Let’s talk about Jerry Thomas. Jerry Thomas is considered by many to be the instigator of American bartending, mixology, and not just drinking spirits straight. Of course, he didn’t start this tradition, but he was the  first in this country to write it down, codify it, and convert it from oral tradition and off-hand recipes to something you could look up, create, and enjoy across the country.

In 1862, he published a book which had about 30 names, as seemed to be a trend back then. Bar-Tender’s Guide: How to Mix Drinks Or The Bon-Vivant’s Companion. This was the first drinks book published in America. It has the first versions of what we now think of as classic cocktails, from juleps to punches and more. And, I’m hoping, a bunch of other weird stuff that we don’t use as much today.
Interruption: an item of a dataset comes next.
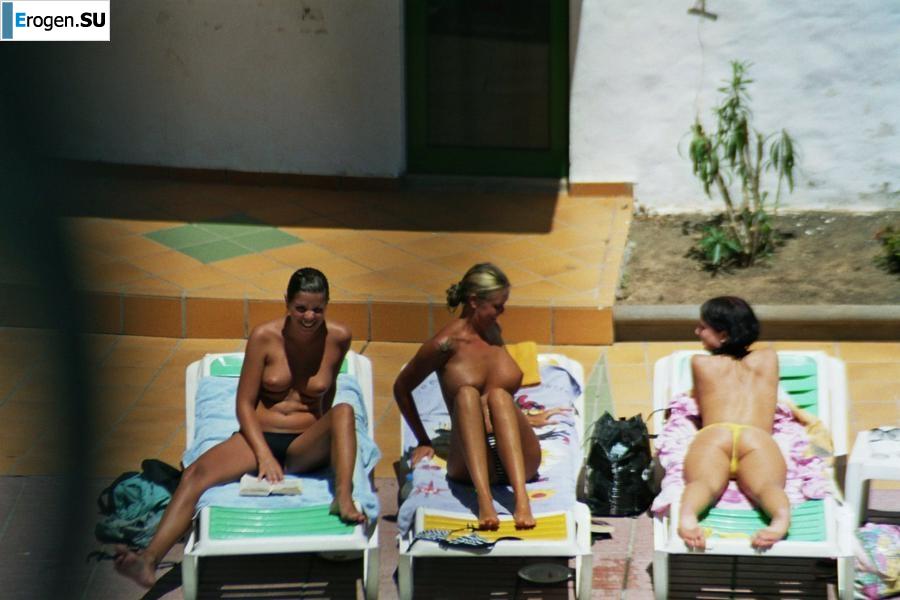 Girls sunbathe topless near the pool. Part 3. Slide 13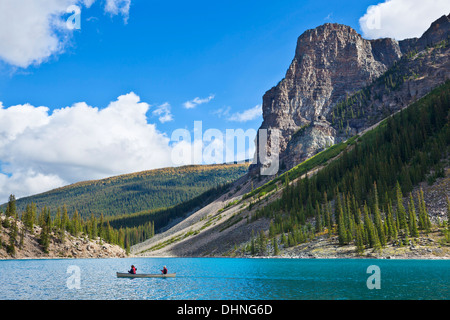 Two people  in a hire canoe on Moraine Lake Banff national Park Alberta Canada North America Stock Photo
Why do I hope that? Because the new direction of the blog is going to be a sort of “Julia and Julia” type thing. I’m going to go through the 200-some odd recipes in this book and try them all out. Or die of alcohol poisoning along the way. Some may be trickier than others (the first recipe, for example, has no listed ingredients nor measurements, so that will be a good test), but I’ll do my best. I haven’t yet decided whether we’re going in order or not, but if I get really tired of a particular section I may jump around.

And, of course, I’ll aim to keep them related somewhat to news, whether current events or interesting things that happened a while ago that might be somewhat related.

I’m also going to try to spruce up the place a bit, shift the site itself into something a little fresher. We’ll see how that goes as well.

So that’s the plan. Let me know what you think.

Tasting Notes:

BN: A slight aftertaste of fear, but an overall pleasant tanginess of expectation and excitement, topped with a ~150 year old mustiness.

PiC: Some of the recipes in that book are “for 20.” There are two of us. I’m excited.